駒井先生の没後の1979年、美術出版社から刊行された『駒井哲郎版画作品集』には366点が収録されており、生前の『駒井哲郎銅版画作品集』に漏れたものやデータの遺漏を修正しています。
近くにいらした加藤清美先生がこの『駒井哲郎版画作品集』の中で重要なことを書かれています。以下< >内が引用です。

初期作品など、限定総数のすべてが市場に出たとは考えられないものもあり、また第一の限定数未満で打ち切られ、第二の限定に移った作品もあると思われる。

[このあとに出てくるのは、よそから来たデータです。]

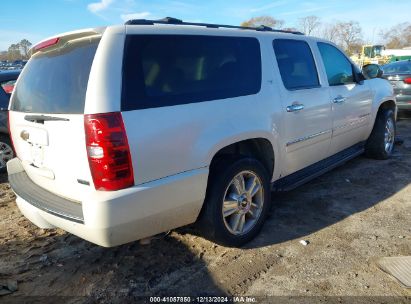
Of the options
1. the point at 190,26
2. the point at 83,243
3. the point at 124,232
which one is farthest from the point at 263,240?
the point at 190,26

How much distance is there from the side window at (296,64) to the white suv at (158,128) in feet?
0.07

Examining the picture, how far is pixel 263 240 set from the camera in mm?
3490

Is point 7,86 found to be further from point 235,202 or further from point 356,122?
point 356,122

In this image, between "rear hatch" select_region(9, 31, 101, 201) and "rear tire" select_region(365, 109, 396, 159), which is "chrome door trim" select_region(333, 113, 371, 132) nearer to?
"rear tire" select_region(365, 109, 396, 159)

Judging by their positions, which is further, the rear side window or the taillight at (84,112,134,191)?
the rear side window

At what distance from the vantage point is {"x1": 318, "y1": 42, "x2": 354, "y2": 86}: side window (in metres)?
4.56

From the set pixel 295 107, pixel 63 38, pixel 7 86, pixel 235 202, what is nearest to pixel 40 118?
pixel 63 38

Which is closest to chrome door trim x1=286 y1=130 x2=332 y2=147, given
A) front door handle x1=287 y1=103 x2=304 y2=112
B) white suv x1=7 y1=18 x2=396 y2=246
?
white suv x1=7 y1=18 x2=396 y2=246

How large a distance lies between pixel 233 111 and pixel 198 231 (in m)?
1.07

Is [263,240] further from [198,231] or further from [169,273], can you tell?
[169,273]

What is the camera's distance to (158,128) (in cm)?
255

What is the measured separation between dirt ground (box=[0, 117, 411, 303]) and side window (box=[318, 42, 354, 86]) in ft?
5.00

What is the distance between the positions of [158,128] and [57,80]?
0.90m

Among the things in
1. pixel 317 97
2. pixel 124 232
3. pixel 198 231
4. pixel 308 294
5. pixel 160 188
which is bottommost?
pixel 308 294
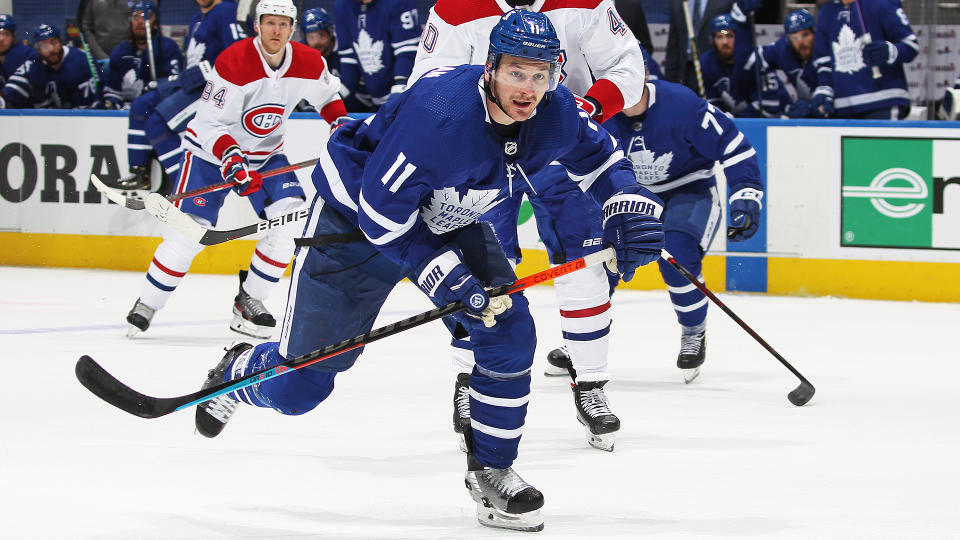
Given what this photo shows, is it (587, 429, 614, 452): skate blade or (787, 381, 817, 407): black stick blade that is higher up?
(587, 429, 614, 452): skate blade

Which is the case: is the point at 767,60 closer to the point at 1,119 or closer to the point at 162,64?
the point at 162,64

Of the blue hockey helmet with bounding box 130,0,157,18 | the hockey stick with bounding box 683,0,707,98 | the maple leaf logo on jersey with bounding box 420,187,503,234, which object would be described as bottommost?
the hockey stick with bounding box 683,0,707,98

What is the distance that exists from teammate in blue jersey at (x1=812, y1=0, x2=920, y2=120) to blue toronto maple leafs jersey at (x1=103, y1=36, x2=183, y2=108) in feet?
13.1

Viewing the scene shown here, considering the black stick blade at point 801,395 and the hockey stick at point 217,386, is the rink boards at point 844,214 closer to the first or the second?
the black stick blade at point 801,395

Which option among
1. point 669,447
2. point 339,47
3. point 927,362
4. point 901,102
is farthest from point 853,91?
point 669,447

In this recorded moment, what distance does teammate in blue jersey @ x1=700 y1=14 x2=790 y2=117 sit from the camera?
705 cm

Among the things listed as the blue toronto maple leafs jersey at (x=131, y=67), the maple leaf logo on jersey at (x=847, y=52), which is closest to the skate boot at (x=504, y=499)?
the maple leaf logo on jersey at (x=847, y=52)

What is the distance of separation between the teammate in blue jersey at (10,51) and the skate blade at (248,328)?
12.7 ft

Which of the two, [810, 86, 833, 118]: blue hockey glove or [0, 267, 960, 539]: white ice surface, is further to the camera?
[810, 86, 833, 118]: blue hockey glove

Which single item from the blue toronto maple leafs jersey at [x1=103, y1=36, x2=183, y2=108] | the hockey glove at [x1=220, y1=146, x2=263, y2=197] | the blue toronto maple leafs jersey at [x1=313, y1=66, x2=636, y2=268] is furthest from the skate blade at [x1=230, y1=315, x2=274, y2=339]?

 困りましたねえ。ここでいう<初期作品など>に「束の間の幻影」も含まれるとしたら、私が前述した「少なくとも70部は刷られた」という根拠自体が怪しくなってしまいます。
加藤先生の上述の文章は私たちプロにはすぐに合点がいくことなのですが、一般の方には何のことかおわかりにならないでしょう。

 駒井先生のみならず、版画家にとって1950年代の日本には制作をサポートしてくれる版元や工房が少なく、また画商による版画の流通システムも、市場自体も非常に未成熟でした。
どういうことが起こるかといいますと、作品に記入された限定部数の分母は必ずしも実際の刷り部数を反映せず(つまりいっぺんに限定部数を刷るということは稀でした)、版画家たちは注文に応じて少しづつ刷って、その都度次の限定番号(分子)を記入していくという具合でした。
 駒井先生のような若くしてスターになった作家ですらそうだったようですから、まして売れない版画家たちは、例えば限定50部と記入されていても、50部を一度に刷り切ることなんかなかったわけです(売れないのに刷っても紙代はかかる)。
実務的な版画家や、優秀なマネージャー(多くは夫人)がいて、きちんと限定番号の記録をノートしておけば問題はないのですが、長年のあいだには記録の漏れや紛失も起こることもあるでしょう。ついつい記録をしそびれることもあるかも知れない。
そうなると、何番まで刷ったかわからず、結局<第一の限定数未満で打ち切られ、第二の限定に移>らざるを得ない状況になります。駒井先生もそういうことがあったと、加藤清美先生は証言しておられるわけです。

 駒井先生は1954年のパリ留学時にはこの「束の間の幻影」の原版を持参し、パリでも刷っていました。記録にはない「Ep.」もきっとあったに違い無いと私は推測しています。
こういう話しをやり出すときりがありませんね。
 結論は、名作「束の間の幻影」は何度も刷られた、その部数は70部前後、もしくはそれ以上刷られたのではないか。にも拘わらず、この作品の評価は益々高騰している、ということでどうでしょうか。